Document source -
┌──

Le Dinoblog

La paléontologie dans tous ses états, par l'équipe du musée des dinosaures

La mère de toutes les baleines mise à nu

Le 7 juin 2017 par Jean-Louis Hartenberger

C’est dans un coin désolé du Bassin de Pisco, au Pérou, que vient d’être mis au jour l’ancêtre des Baleines à fanons. Le fossile gisait dans des dépôts de rivage du Priabonien (34,4 ma). Pourvu de nageoires antérieures et de pattes arrières rudimentaires, l’animal possédait un museau de dauphin armé de courtes dents coniques espacées. Il débusquait à grand coups de ce butoir les raies et céphalopodes dissimulés dans les sables des fonds marins pour s’en repaître. De fait, il tamisait au travers de son râtelier les proies cueillies lors de ses plongés, comme aujourd’hui le pratique les baleines qui engouffrent et filtrent plancton et krill grâce à leurs fanons. On l’a nommé Mystacodon selenensis : animal qui porte moustaches (les fanons) et dents et fréquentait la Plage de la Lune, près de Pisco (1).

Mystacodon selenensis découvrant le menu du jour (Alberto Gennari, 2017).

└──

Données saisies -
┌──

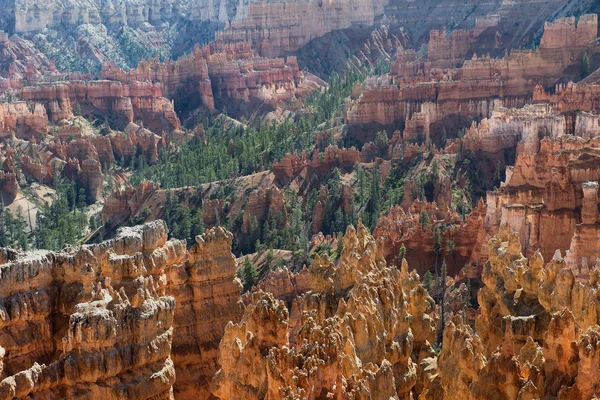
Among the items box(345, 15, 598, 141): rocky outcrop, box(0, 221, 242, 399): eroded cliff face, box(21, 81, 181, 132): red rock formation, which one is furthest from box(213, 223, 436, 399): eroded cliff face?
box(21, 81, 181, 132): red rock formation

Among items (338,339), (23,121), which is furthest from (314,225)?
(338,339)

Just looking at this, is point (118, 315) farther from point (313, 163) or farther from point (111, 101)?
point (111, 101)

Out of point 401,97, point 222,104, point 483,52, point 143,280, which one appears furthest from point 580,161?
point 222,104

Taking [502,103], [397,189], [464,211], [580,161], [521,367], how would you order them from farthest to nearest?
[502,103]
[397,189]
[464,211]
[580,161]
[521,367]

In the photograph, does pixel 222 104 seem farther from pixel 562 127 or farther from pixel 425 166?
pixel 562 127

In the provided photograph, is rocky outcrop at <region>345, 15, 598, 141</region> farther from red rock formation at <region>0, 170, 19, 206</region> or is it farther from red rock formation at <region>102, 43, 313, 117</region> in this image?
red rock formation at <region>102, 43, 313, 117</region>

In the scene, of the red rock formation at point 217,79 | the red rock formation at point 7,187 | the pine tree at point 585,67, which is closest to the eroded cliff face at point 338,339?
the red rock formation at point 7,187

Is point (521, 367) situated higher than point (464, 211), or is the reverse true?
point (521, 367)

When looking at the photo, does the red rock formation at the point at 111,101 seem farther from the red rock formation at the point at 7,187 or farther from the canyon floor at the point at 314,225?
the red rock formation at the point at 7,187
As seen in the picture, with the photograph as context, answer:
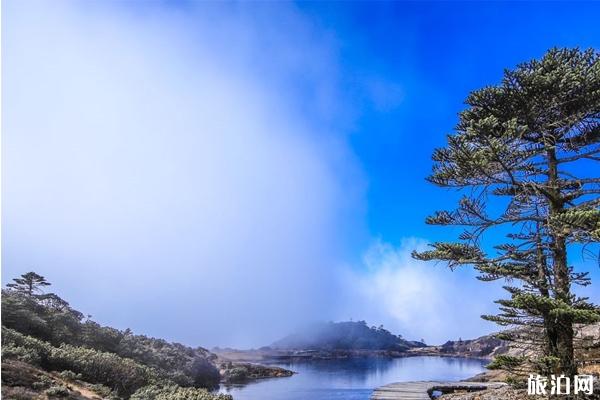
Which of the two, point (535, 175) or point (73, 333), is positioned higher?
point (535, 175)

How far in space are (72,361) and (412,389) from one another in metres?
12.4

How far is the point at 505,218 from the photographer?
416 inches

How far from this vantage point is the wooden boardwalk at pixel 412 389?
14672 mm

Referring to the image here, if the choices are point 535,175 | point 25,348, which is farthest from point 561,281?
point 25,348

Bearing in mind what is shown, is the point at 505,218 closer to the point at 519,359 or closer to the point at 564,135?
the point at 564,135

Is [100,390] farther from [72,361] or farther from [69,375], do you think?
[72,361]

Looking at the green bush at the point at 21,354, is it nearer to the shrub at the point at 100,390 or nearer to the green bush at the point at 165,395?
the shrub at the point at 100,390

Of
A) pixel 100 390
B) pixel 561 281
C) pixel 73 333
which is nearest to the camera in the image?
pixel 561 281

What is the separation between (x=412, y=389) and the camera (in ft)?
54.0

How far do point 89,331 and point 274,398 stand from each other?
8.08 metres

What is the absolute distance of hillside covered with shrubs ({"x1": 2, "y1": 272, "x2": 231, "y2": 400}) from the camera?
9422 mm

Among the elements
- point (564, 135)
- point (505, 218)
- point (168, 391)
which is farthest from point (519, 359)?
point (168, 391)

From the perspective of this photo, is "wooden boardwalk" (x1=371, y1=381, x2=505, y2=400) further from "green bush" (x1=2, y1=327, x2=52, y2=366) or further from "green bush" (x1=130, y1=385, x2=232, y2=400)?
"green bush" (x1=2, y1=327, x2=52, y2=366)

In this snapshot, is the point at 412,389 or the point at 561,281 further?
the point at 412,389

└──

Objectif visé - Résumez en deux phrases le document source sur la découverte de Mystacodon selenensis.

Bonne réponse - Dans des dépôts de rivage du Priabonien (34,4 ma) du Bassin de Pisco, au Pérou, on a mis au jour l'ancêtre des baleines à fanons, nommé Mystacodon selenensis. Pourvu de nageoires antérieures, de pattes arrière rudimentaires et d'un museau de dauphin armé de courtes dents coniques, il débusquait raies et céphalopodes dans les sables des fonds marins et tamisait ses proies à travers ses dents, comme les baleines actuelles filtrent plancton et krill grâce à leurs fanons.